____ RECORDS SUPPLIED

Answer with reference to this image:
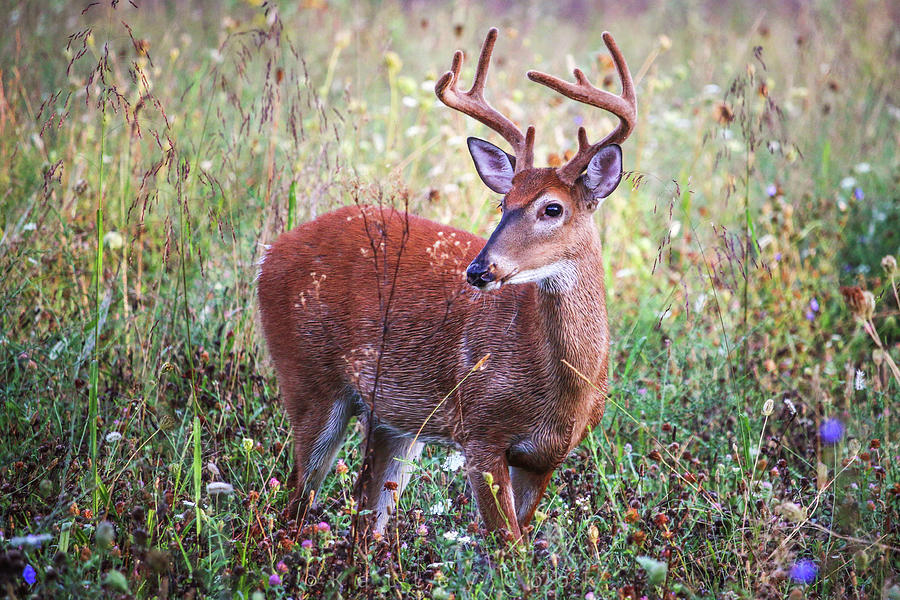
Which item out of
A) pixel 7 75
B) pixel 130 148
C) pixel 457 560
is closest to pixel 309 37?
pixel 7 75

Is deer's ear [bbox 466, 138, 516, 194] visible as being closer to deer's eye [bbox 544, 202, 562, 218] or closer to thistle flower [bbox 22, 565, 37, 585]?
deer's eye [bbox 544, 202, 562, 218]

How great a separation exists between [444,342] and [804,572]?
149 cm

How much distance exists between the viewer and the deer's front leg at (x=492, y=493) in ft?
10.6

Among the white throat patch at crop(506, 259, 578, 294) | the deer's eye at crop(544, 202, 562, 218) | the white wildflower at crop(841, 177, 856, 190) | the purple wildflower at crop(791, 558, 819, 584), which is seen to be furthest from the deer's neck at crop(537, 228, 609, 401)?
the white wildflower at crop(841, 177, 856, 190)

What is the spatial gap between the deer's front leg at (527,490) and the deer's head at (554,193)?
2.34 feet

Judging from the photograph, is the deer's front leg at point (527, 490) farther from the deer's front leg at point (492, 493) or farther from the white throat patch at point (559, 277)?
the white throat patch at point (559, 277)

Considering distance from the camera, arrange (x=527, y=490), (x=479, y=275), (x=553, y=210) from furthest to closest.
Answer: (x=527, y=490), (x=553, y=210), (x=479, y=275)

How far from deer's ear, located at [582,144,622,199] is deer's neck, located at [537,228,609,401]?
176 mm

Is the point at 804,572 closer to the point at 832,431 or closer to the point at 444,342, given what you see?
the point at 832,431

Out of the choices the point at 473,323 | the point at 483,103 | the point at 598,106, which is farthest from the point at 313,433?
the point at 598,106

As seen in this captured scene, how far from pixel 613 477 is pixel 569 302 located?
0.75 m

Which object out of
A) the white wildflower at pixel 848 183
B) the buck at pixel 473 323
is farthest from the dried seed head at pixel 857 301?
the white wildflower at pixel 848 183

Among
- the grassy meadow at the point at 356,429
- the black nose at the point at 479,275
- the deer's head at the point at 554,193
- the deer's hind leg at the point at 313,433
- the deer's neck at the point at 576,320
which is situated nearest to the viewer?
the grassy meadow at the point at 356,429

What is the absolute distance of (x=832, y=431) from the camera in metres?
3.57
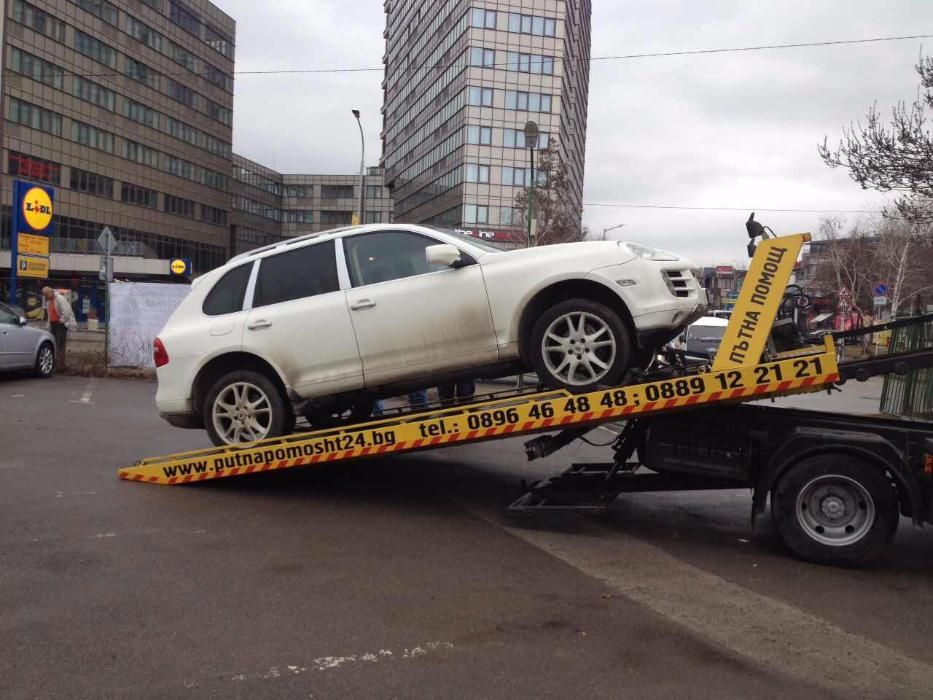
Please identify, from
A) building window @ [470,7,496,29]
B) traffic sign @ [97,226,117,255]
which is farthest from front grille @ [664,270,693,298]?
building window @ [470,7,496,29]

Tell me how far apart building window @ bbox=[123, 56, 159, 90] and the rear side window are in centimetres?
7546

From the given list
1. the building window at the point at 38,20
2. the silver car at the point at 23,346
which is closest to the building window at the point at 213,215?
the building window at the point at 38,20

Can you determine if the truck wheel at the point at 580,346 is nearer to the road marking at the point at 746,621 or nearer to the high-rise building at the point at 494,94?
the road marking at the point at 746,621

________

Starting at the line containing "Please identify, from" and ending at the final line of the entries, recast those lines as a numbered list, leaving out the blank lines.

1. Please identify, from
2. A) building window @ [470,7,496,29]
3. B) traffic sign @ [97,226,117,255]
4. which is farthest from front grille @ [664,270,693,298]?
5. building window @ [470,7,496,29]
6. Tell me how far apart building window @ bbox=[123, 56, 159, 90] and the rear side window are in centimetres?
7. 7546
8. From the given list
9. 1. the building window at the point at 38,20
10. 2. the silver car at the point at 23,346
11. which is closest to the building window at the point at 213,215?
12. the building window at the point at 38,20
13. Can you determine if the truck wheel at the point at 580,346 is nearer to the road marking at the point at 746,621 or nearer to the high-rise building at the point at 494,94?
14. the road marking at the point at 746,621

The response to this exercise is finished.